Thursday, September 29, 2005


I remember as an undergraduate student thinking that poets must be some of the nicest people on the planet. I had these romantic notions that since they are able to write so beautifully and think so deeply about subjects such as love, death, creativity, class, religion, etc. they must all be kind, gentle, and wise people. I also assumed that in order to be a poet (or maybe a creative writer in general), you have to be wounded in some manner. Over the years I’ve had the opportunity to work closely with or meet many poets. My belief now is that poets are like any other group of people; there is great diversity among the group. Some poets are quite nice, and some are not. Many poets are somewhere in the middle. As for the wounded assumption, I’m not sure I believe that anymore. Maybe a better word than wounded is dissatisfaction. Maybe it could be said that all poets are dissatisfied with the world in some manner, and this is part of the reason why they write poetry.

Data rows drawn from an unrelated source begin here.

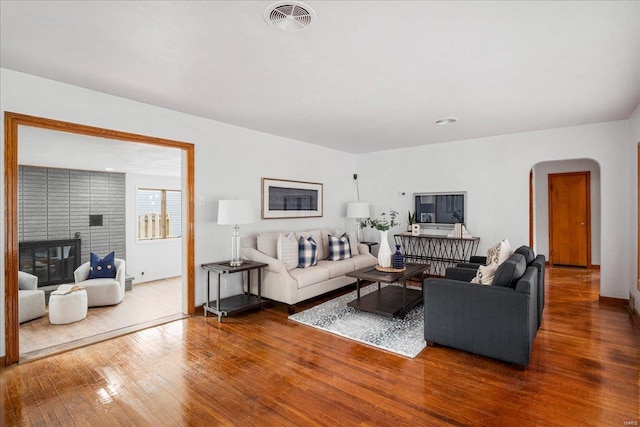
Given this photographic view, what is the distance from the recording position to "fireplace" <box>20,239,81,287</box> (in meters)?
5.32

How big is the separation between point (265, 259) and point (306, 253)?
1.92 feet

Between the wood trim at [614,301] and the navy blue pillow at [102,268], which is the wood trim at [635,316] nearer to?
the wood trim at [614,301]

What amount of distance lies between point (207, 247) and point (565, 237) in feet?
23.7

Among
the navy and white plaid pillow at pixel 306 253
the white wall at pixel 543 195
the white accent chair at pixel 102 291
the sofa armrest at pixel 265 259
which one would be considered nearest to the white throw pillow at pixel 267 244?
the sofa armrest at pixel 265 259

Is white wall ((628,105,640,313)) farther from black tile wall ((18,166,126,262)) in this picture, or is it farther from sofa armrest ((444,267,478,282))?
black tile wall ((18,166,126,262))

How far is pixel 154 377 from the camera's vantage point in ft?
8.23

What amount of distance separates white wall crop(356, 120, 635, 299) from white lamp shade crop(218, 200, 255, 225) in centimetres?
337

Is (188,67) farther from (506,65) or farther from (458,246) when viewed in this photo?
(458,246)

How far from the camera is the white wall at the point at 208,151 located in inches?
111

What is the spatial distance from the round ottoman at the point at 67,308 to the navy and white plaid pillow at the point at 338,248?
331cm

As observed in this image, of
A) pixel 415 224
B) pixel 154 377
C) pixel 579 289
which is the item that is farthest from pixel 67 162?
pixel 579 289

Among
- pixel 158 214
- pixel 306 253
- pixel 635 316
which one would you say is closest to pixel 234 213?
pixel 306 253

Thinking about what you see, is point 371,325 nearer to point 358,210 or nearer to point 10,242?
point 358,210

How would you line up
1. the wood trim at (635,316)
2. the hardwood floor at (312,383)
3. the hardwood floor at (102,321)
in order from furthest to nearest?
the wood trim at (635,316)
the hardwood floor at (102,321)
the hardwood floor at (312,383)
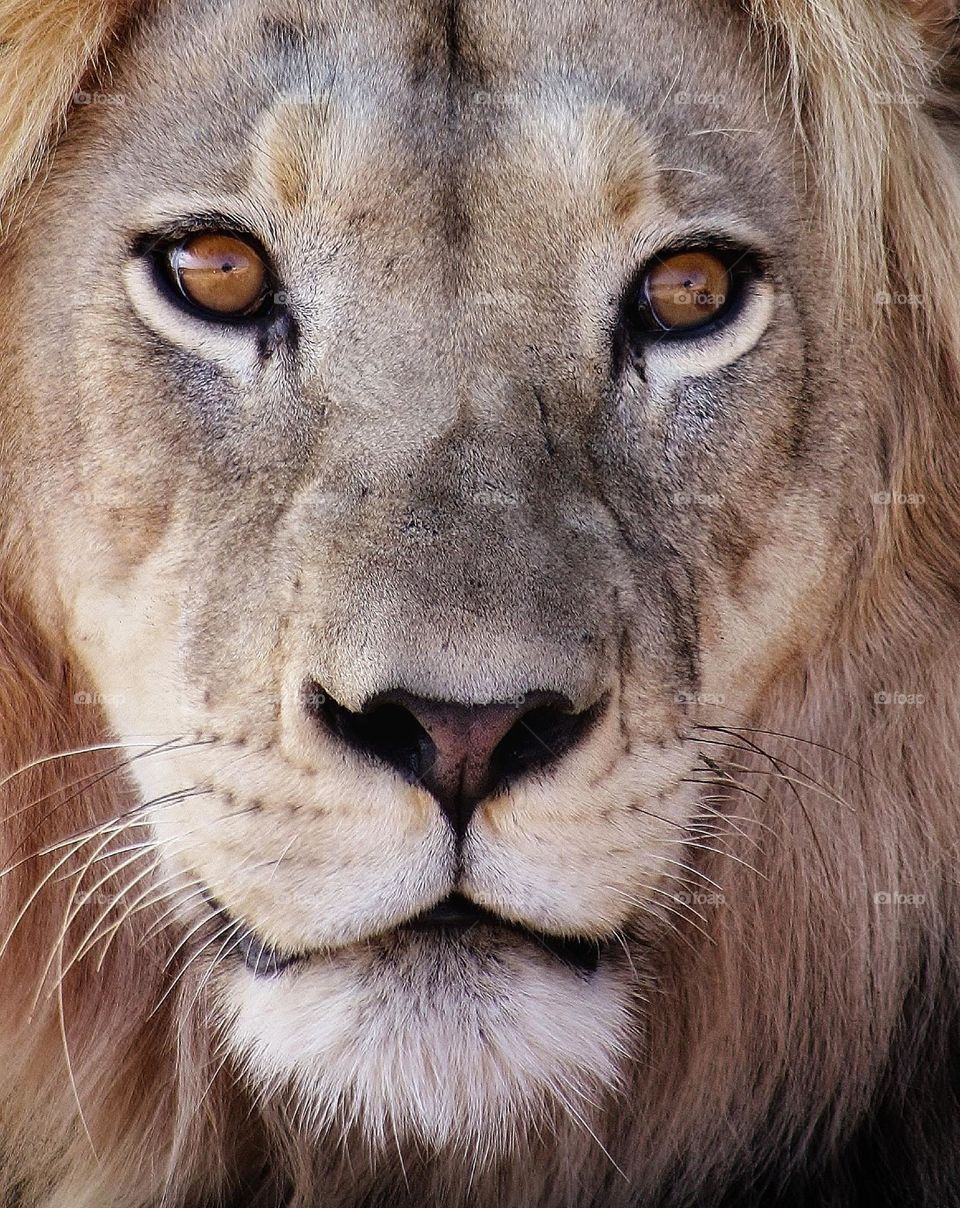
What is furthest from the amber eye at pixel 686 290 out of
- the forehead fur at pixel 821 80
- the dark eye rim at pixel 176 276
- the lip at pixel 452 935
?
the lip at pixel 452 935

I’ve observed that poets guard their time very carefully. This makes sense. Writing is solitary activity and requires lots of time for writing and the many drafts of revision. Also, it is necessary to read—a lot. You need to know the history of poetry and what previous masters accomplished. You need to know theory such as the major feet, metrics, traditional forms, alliteration, consonance, stanzas, free verse, etc. You also need to know about contemporary poetry and what the current issues are in contemporary poetry. I’ll add that you probably need some interests outside of poetry so that you can bring something to poetry other than your personal experiences like a knowledge of visual art, jazz, astronomy, Buddhism, history, and so on.